(Source material begins)
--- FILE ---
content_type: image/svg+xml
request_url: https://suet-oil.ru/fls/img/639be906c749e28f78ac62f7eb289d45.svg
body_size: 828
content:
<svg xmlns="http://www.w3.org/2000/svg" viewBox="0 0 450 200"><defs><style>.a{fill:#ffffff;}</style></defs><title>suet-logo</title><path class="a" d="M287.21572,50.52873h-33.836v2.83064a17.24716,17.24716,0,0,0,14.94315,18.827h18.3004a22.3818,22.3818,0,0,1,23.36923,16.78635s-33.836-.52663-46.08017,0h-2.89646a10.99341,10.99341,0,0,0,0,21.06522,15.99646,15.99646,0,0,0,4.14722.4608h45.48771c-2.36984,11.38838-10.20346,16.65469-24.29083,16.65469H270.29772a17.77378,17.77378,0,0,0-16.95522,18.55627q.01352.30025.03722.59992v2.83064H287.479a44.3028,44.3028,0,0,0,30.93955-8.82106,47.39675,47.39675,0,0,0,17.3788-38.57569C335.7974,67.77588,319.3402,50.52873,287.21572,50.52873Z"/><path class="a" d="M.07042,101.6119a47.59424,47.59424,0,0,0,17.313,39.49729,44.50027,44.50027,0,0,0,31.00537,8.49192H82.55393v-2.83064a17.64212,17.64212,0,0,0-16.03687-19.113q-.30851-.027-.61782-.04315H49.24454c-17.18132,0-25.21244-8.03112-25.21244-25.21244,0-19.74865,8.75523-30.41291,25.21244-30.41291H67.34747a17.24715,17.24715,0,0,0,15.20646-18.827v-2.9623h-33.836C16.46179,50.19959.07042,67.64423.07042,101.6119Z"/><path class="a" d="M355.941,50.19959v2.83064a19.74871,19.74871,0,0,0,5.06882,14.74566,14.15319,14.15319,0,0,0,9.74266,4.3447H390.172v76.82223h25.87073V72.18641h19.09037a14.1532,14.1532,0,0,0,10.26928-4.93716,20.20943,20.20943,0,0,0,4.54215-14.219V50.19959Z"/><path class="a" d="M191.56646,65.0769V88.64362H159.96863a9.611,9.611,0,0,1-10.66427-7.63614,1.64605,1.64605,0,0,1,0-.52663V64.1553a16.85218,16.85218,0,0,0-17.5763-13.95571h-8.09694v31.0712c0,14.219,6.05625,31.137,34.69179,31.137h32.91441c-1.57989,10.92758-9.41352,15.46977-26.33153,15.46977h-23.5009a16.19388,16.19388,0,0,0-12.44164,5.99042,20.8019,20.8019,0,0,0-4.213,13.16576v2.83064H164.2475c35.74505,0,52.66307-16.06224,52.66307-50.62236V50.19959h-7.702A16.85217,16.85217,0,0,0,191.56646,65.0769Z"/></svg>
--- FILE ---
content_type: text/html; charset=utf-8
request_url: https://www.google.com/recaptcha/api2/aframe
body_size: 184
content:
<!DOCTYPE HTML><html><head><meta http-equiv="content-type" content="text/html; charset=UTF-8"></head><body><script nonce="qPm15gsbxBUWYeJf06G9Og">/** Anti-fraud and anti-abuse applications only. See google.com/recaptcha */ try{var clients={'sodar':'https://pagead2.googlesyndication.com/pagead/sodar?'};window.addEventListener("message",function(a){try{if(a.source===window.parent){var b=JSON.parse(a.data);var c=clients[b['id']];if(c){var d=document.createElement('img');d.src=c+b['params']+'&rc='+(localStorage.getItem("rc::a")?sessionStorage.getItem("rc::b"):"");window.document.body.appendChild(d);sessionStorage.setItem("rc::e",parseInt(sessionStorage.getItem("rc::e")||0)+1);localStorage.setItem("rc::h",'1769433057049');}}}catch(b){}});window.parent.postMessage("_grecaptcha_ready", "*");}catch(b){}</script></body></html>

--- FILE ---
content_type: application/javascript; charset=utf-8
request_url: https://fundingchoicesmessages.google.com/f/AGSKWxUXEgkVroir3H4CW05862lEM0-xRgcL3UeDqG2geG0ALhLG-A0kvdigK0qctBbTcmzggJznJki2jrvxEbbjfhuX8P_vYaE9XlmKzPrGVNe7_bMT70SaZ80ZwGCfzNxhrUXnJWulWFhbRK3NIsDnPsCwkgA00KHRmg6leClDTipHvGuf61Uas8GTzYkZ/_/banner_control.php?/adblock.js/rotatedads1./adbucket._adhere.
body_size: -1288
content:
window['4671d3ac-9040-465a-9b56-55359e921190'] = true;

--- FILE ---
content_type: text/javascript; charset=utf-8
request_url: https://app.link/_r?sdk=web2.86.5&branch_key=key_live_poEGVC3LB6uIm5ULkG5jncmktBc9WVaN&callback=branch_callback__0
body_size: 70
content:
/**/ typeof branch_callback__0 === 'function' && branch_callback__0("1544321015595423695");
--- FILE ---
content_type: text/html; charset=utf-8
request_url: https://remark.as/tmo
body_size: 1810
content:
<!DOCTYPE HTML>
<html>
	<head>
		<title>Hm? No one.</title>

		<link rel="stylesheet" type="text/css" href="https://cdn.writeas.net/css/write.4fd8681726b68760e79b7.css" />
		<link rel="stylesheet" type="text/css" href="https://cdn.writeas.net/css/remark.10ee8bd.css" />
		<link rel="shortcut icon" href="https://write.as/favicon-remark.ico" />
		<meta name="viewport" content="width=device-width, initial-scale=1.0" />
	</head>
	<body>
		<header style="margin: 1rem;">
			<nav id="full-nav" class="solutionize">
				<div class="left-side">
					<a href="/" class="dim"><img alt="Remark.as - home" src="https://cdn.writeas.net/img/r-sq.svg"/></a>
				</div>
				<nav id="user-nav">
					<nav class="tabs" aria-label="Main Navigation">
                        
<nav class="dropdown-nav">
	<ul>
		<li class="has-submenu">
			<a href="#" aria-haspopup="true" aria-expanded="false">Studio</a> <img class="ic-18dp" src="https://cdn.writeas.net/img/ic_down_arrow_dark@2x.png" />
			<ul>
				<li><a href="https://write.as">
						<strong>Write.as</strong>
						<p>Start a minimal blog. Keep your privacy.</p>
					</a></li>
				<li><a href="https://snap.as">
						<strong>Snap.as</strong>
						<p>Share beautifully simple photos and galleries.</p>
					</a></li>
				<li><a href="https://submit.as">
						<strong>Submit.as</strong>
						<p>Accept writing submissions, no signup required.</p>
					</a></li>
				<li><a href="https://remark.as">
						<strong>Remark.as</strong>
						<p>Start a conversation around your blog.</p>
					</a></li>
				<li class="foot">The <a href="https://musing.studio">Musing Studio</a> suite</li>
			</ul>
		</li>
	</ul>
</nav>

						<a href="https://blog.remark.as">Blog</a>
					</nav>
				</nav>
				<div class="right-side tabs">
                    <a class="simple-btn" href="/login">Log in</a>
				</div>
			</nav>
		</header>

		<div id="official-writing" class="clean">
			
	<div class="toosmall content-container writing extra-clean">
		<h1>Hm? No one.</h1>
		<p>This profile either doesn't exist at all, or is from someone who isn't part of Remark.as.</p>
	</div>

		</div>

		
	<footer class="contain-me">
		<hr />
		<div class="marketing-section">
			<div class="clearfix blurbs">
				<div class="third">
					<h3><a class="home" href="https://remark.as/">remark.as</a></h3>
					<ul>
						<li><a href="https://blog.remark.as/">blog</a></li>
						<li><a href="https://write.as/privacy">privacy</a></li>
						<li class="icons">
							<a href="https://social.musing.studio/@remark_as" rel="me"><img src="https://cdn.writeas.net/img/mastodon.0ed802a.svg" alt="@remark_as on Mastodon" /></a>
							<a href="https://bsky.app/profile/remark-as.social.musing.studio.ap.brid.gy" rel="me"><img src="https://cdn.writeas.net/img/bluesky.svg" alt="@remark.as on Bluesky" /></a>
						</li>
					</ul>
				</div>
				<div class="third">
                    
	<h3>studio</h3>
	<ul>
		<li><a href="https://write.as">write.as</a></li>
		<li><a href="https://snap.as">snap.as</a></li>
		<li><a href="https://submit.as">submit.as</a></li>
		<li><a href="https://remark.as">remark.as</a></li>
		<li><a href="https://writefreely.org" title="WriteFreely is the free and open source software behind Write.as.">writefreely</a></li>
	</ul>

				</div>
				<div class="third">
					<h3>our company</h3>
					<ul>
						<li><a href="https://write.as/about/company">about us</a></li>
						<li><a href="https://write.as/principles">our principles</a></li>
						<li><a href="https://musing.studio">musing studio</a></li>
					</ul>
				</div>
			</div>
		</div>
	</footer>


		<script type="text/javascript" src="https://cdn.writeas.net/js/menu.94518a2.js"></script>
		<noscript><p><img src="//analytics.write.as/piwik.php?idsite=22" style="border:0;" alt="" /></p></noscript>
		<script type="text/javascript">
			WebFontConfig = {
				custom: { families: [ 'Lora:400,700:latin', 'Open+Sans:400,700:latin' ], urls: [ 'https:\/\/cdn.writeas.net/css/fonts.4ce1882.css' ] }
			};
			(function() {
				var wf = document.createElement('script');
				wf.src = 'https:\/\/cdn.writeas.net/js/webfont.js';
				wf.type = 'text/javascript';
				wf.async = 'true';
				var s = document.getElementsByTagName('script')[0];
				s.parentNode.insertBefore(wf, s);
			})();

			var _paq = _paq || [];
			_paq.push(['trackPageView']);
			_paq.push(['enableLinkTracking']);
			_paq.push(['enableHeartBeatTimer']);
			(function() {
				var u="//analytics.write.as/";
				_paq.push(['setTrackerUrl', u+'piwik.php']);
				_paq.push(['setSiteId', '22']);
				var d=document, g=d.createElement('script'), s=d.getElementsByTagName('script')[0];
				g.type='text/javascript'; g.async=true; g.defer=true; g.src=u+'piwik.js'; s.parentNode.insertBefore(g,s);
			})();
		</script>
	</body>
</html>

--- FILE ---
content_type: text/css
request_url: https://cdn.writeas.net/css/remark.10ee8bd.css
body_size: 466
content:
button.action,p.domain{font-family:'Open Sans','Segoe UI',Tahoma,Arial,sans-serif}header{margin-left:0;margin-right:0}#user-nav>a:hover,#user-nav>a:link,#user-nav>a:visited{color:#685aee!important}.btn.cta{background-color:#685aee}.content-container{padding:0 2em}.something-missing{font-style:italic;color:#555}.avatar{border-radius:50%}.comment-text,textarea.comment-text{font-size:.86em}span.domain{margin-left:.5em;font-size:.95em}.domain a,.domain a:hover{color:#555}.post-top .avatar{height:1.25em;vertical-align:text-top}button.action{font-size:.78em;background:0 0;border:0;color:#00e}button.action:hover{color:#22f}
(Source material ends)
Lines containing the word "stylesheet" are to be located in the entries and copied.

		<link rel="stylesheet" type="text/css" href="https://cdn.writeas.net/css/write.4fd8681726b68760e79b7.css" />
		<link rel="stylesheet" type="text/css" href="https://cdn.writeas.net/css/remark.10ee8bd.css" />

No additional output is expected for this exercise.